How does anti-migrant political sentiment at the domestic level affect international migration management?

How can liberal-democratic governments continue to reconcile pro- and anti-immigration demands in light of recent gains on the part of populist parties and movements?

Do populist political victories push the political centre to adopt stricter immigration and asylum policies?

Challenges to Integration in Global North States

All immigrants face challenges to integration, and receiving societies often have fundamentally different visions of their role in the process. Multiculturalism is not the global norm.

Successful integration policies can lead to better overall economic performance and social cohesion. Weak integration outcomes can have far-ranging sociopolitical consequences for newcomers and receiving societies alike.

Uncontrolled or unwanted immigration can lead to a sharp backlash against all forms of migration.
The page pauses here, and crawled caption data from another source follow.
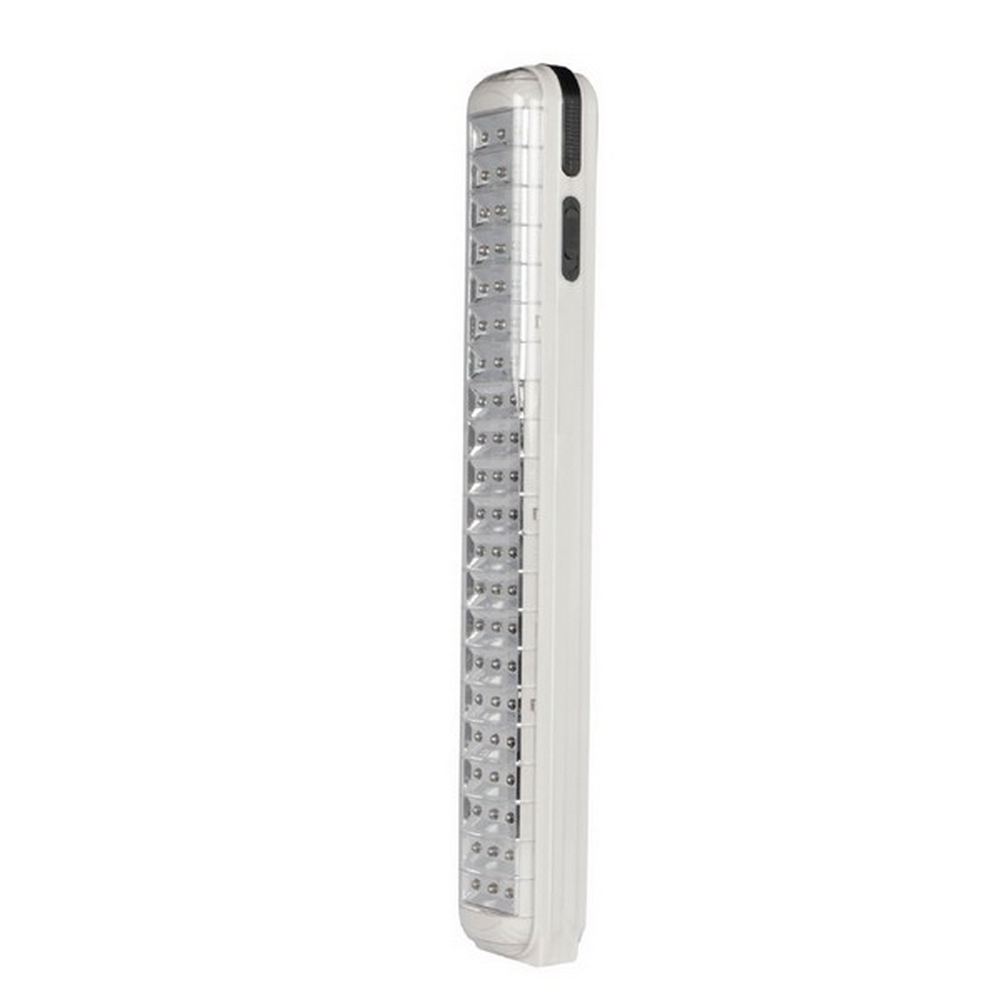 Lampada di emergenza Led portatile Bianca 63 Led ricaricabile Bianco freddo 6500K Wisdom - Foto 1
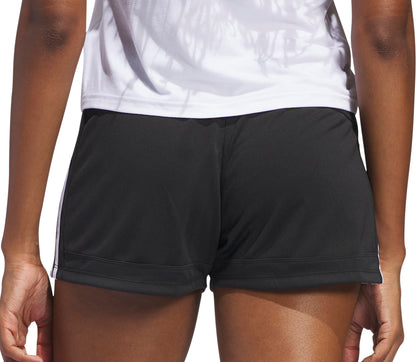 adidas Pacer 3 Stripes Knit Womens Training Shorts - Black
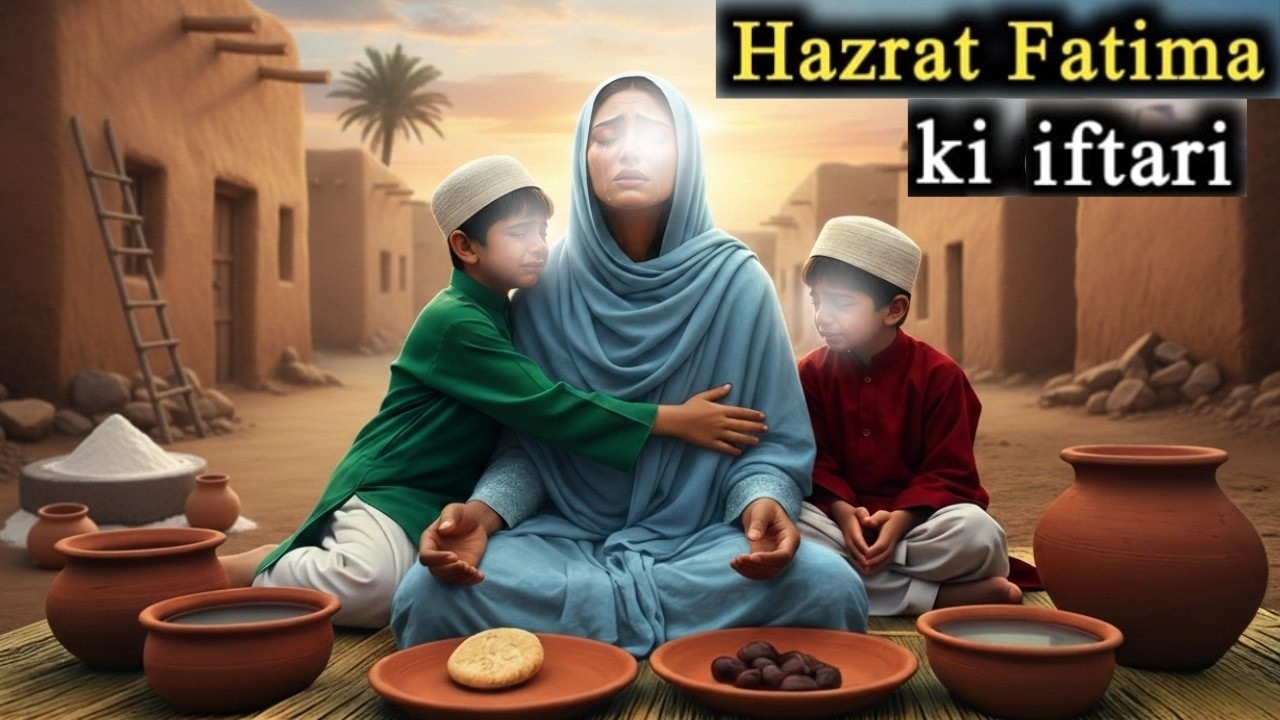 Hazrat Fatima ki Iftari | Bibi Fatima ki Kahani | Ramdan | Imam Hussan aur Hussain ki Aftari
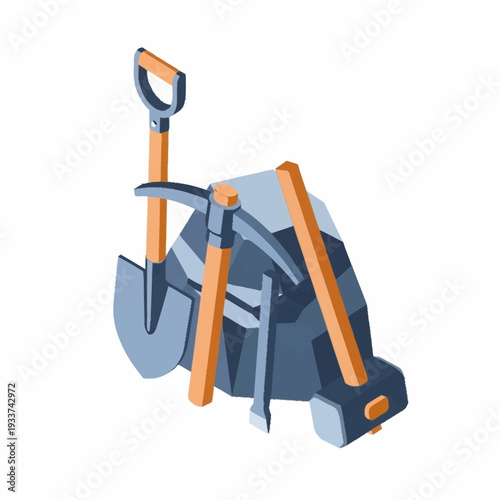 Gardening Tools and Equipment in a Backpack.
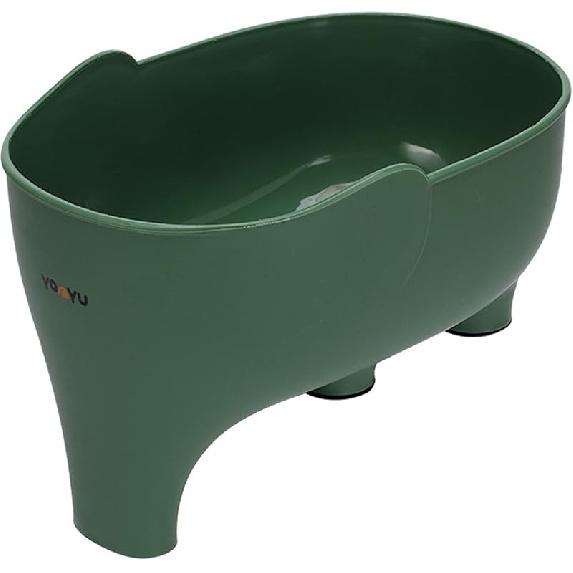 Vegetables Washing Basket Elephant Drainage Basket Fruit Basket for Draining Pasta Noodles Kitchen (Blue)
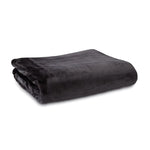 Ardor Lucia Luxury Push Blanket Charcoal King - Home & Garden > Bedding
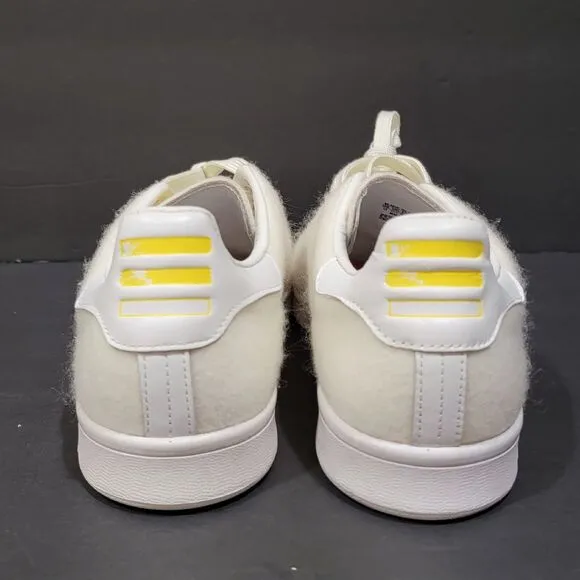 Adidas Pharrel Williams Stan Smith Tennis Ball Shoes Mens 12 White Fuzzy Sneaker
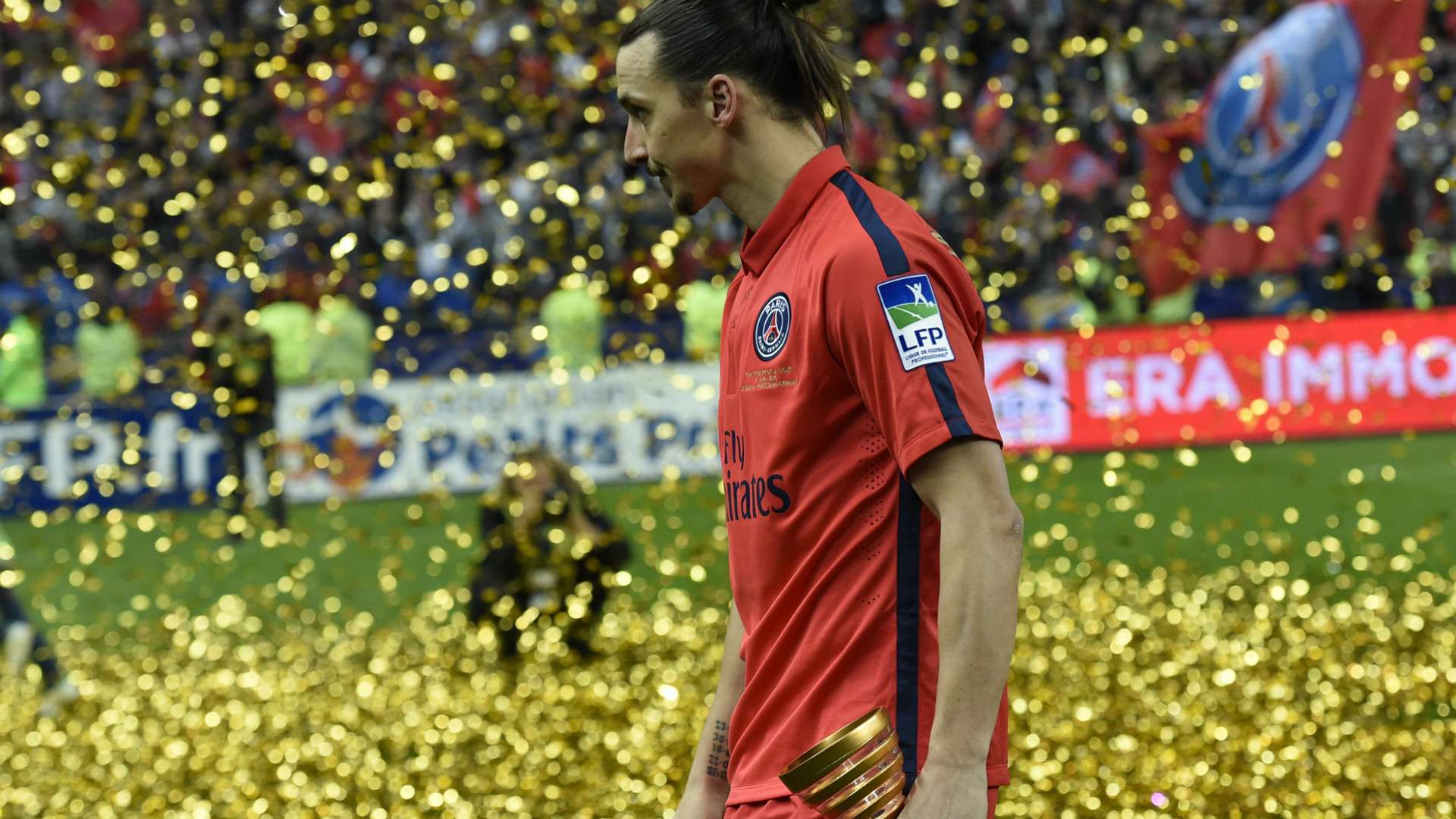 Zlatan Ibrahimovic Bastia v PSG League Cup France 04112015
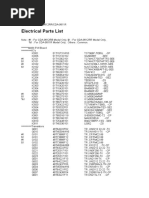 Electrical Parts List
Likewise, poor integration leads to inequality for immigrants and their children and a belief among members of the receiving society that public policy cannot prevent potentially dangerous forms of social segregation.

Questions

What lessons can Canada offer to other Global North receiving states on the integration of immigrants and refugees?

How do labour market policies affect the integration of differently-skilled immigrant categories and what are the overall economic impacts of broad immigration policies?

Given that cities are the locus of immigration, what is the role of multi-level governance in integration policy and migration management?

South-South Migration and Environmental Sustainability

While much attention is paid to global North receiving states, the majority of international migration now moves within the Global South.

The global South is the locus of two defining trends of the 21st century: urbanization and climate change. Rural to urban migration and demographic trends mean that by 2050 a significant proportion of global population growth will take place in southern cities.

Much urban growth is unplanned and informal. Pollution in big cities is rampant. Densely-populated cities face the most significant exposure to climate change processes and events like rising sea levels, desertification, high temperatures, and extreme weather. Poor governance, weak economies, and oppressed civil societies mean significant vulnerability. These trends will have significant knock-on effects that demand forward-thinking solutions.

Questions

How can Global North states help with effective climate change adaptation in Global South states?

Can non-democracies and weak states effectively engage with civil society toward sustainability?

Can global governance and existing frameworks for migration management effectively address the potential for climate-induced migration?

The Search for Effective Migration Management

The lack of durable solutions for refugees, environmental stress, and poor life chances in sending and transit states act as drivers for irregular migration. People with justifiable claims to international protection increasingly rely on smugglers to access asylum. Strict immigration regimes in Global North states help foster market incentives for irregular migration. The resulting complex mixed flows of people present hard challenges to established legal categories and bureaucratic structures.

The conflation of smuggling and trafficking arguably leads to an overall criminalization and securitization of migration. Liberal states are increasingly willing to militarize borders and make deals with weak, corrupt, and authoritarian states to stop irregular migration. These policies often amount to stop-gap measures rather than long-term solutions.

Questions

What does effective migration management mean in the era of securitized migration policies?

Can more open and holistic migration opportunities reduce the market incentives for irregular migration?

How do rights-based international obligations comport with an era of border pushbacks, migrant detention, and the proliferation of deals with authoritarian governments?

What do the rates of unaccompanied minors and women tell us about the drivers of irregular migration?